Pastor Stephen Muncherian
July 13, 2003

Please turn with me to Philippians 1:12-26. As you’re turning I’d like to read something to you. This is from a man responding to his insurance company.

I am writing in response to your request for additional information. In block #3 of the accident form, I put “trying to do the job alone” as the cause of my accident. You said in your letter that I should explain more fully, and I trust that the following details will be sufficient.

I am a bricklayer by trade. On the date of the accident I was working alone on the roof of a new six story building. When I completed my work, I found that I had about 500 pounds of brick left over. Rather than carry the bricks down by hand, I decided to lower them in a barrel by using a pulley which fortunately was attached to the side of the building at the 6th floor.

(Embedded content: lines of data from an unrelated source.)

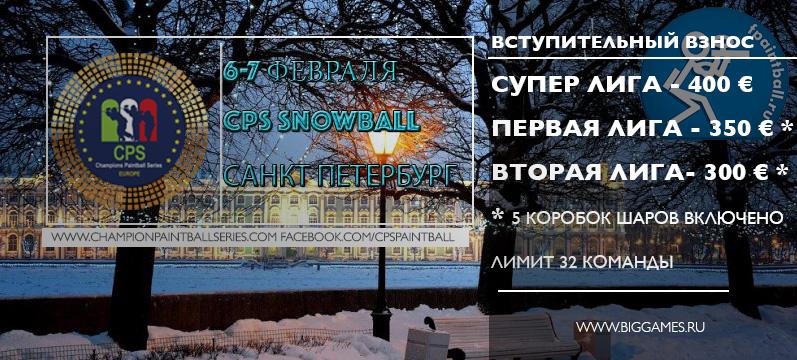 snowball%2Bru.jpg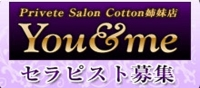 世田谷 Private Salon You & me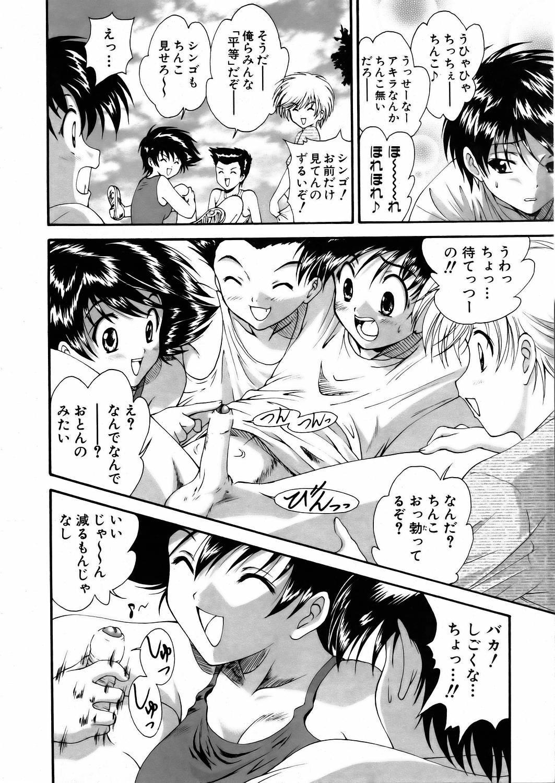 COMIC AUN 2006-02 Vol. 117 95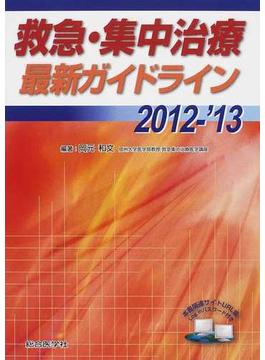 救急・集中治療最新ガイドライン 2012−'13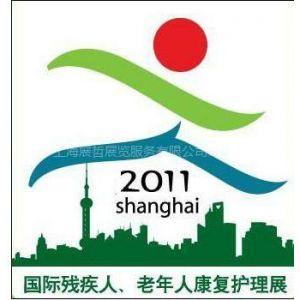供应第十二届中国(上海)国际残疾人、老年人康复护理保健用具展览会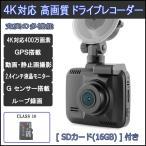 ショッピングドライブレコーダー ドライブレコーダー 4K Super HD ドラレコ  今だけ16GB SD プレゼント 150°広角 Wifi アプリ GPS  スマホ専用アプリ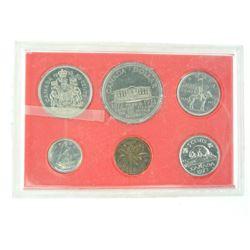 1973 Canada Coin Set.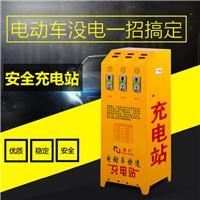 投币刷卡小区智能电动车充电站 电动自行车电瓶车充电站充电桩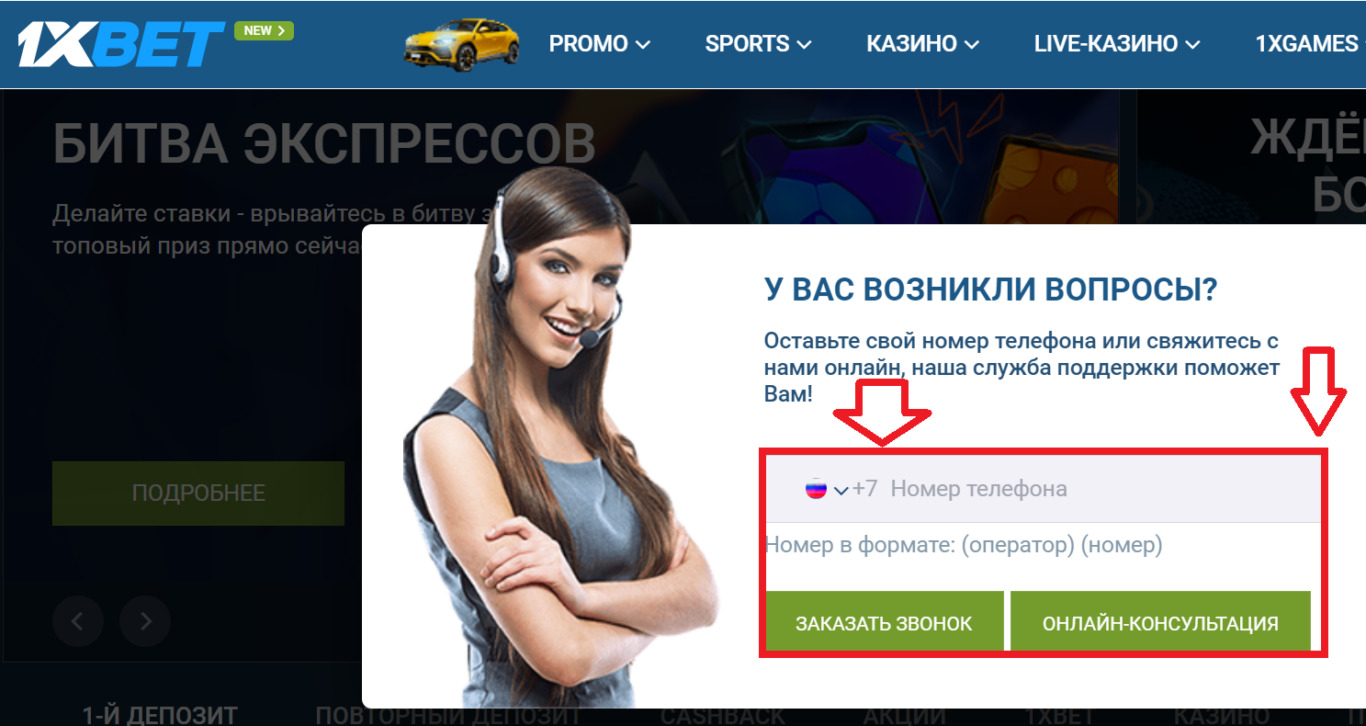 1xBet mobile зеркало.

Securing the rope at ground level, I went up to the roof, swung the barrel out, and loaded the bricks into it. Then I went back to the ground and untied the rope, holding it tightly to insure a slow descent of the 500 pounds of brick. You will note in block #11 of the accident report that I weigh 135 pounds.

To my surprise at being jerked off the ground so suddenly, I lost my presence of mind and forgot to let go of the rope. Needless to say, I proceeded at a rather rapid rate up the side of the building. In the vicinity of the third floor, I met the barrel coming down. This explains the fractured skull and broken collar bone. Slowed only slightly, I continued my rapid ascent, not stopping until the fingers of my right hand were two knuckles deep into the pulley. Fortunately, by this time, I had regained my presence of mind, and was able to hold tightly to the rope, in spite of my pain.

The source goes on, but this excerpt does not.